How would you efficiently represent this kind of time-dependent graph and find a route? There is no need for a provably optimal solution; if the traveler wanted to be on time, they would buy a car. ;-)
[1] A wonderful algorithm to mention in an example because everyone's heard of it, though A* is a likelier choice for this application.
I have been involved in development of one journy planner system for Stockholm Public Transportation in Sweden. It was based on Djikstra's algorithm but with termination before every node was visited in the system. Today when there are reliable coordinates available for each stop, I guess the A* algorithm would be the choise.
Data about upcoming trafic was extracted from several databases regularly and compiled into large tables loaded into memory of our search server cluster.
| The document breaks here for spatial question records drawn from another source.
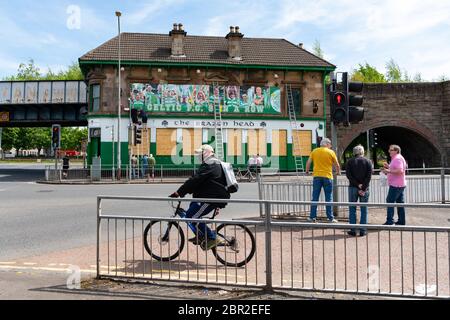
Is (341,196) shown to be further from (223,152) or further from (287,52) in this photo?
(287,52)

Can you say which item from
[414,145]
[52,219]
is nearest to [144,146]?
[52,219]

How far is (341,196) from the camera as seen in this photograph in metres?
11.8

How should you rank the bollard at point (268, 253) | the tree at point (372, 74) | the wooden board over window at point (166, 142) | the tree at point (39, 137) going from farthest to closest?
the tree at point (39, 137) < the tree at point (372, 74) < the wooden board over window at point (166, 142) < the bollard at point (268, 253)

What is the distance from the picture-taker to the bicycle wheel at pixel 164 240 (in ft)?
18.1

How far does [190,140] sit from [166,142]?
1786 mm

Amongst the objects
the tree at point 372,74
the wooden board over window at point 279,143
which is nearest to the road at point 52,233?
the wooden board over window at point 279,143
One key to a sucessfull algorith was using a path cost function based on travel and waiting time multiplied by diffrent weightes. Known in Swedish as “kresu"-time these weighted times reflect the fact that, for example, one minute’s waiting time is typically equivalent in “inconvenience” to two minutes of travelling time.
KRESU Weight table
x1 - Travel time
x2 - Walking between stops
x2 - Waiting at a stop
during the journey. Stops under roof,
with shops, etc can get a slightly
lower weight and crowded stations a
higher to tune the algorithm.
The weight for the waiting time at the first stop is a function of trafic intensity and can be between 0.5 to 3.
Data structure
Area
A named area where you journey can start or end. A Bus Stop could be an area with two Stops. A larger Station with several platforms could be one area with one stop for each platform.
Data: Name, Stops in area
Stops
An array with all bus stops, train and underground stations. Note that you usually need two stops, one for each direction, because it takes some time to cross the street or walk to the other platform.
Data: Name, Links, Nodes
Links
A list with other stops you can reach by walking from this stop.
Data: Other Stop, Time to walk to other Stop
Lines/Tours
You have a number on the bus and a destination. The bus starts at one stop and passes several stops on its way to the destination.
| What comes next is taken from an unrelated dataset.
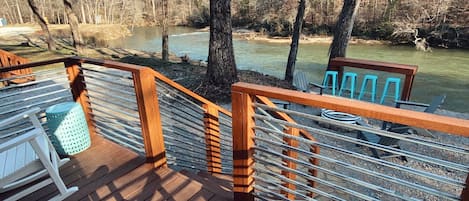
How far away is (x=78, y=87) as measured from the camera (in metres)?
2.80

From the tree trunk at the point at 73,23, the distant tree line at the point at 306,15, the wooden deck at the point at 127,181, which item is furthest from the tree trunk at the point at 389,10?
the wooden deck at the point at 127,181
Data: Number, Name, Destination
Nodes
Usually you have a timetable with the least the time for when it should be at the first and last stop in a Tour. Each time a bus/train passes a stop you add a new node to the array. This table can have millions of values per day.
Data: Line/Tour, Stop, Arrival Time, Departure Time, Error margin, Next Node in Tour
Search
Array with the same size as the Nodes array used to store how you got there and the path cost.
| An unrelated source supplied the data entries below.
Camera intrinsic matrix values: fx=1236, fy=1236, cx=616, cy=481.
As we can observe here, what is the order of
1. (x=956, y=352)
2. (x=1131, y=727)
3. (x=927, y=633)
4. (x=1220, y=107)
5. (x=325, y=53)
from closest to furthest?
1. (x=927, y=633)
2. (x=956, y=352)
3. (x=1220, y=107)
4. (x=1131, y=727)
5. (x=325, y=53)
Data: Back-link with Previous Node (not set if Node is unvisited), Path Cost (infinit for unvisited)
What you're talking about is more complicated than something like the mathematical models that can be described with simple data structures like graphs and with "simple" algorithms like Djikstra's. What you are asking for is a more complex problem like those encountered in the world of automated logistics management.
One way to think about it is that you are asking a multi-dimensional problem, you need to be able to calculate:
Distance optimization
Time optimization
Route optimization
"Time horizon" optimization (if it's 5:25 and the bus only shows up at 7:00, pick another route.)
Given all of these circumstances you can attempt to do deterministic modeling using complex multi-layered data structures. For example, you could still use a weighted di-graph to represent the existing potential routes, wherein each node also contained a finite state automata which added a weight bias to a route depending on time values (so by crossing a node at 5:25 you get a different value than if your simulation crossed it at 7:00.)
However, I think that at this point you are going to find yourself with a simulation that is more and more complex, which most likely does not provide "great" approximation of optimal routes when the advice is transfered into the real world. It turns out that software and mathematical modeling and simulation is at best a weak tool when encountering real world chaotic behaviors and dynamism.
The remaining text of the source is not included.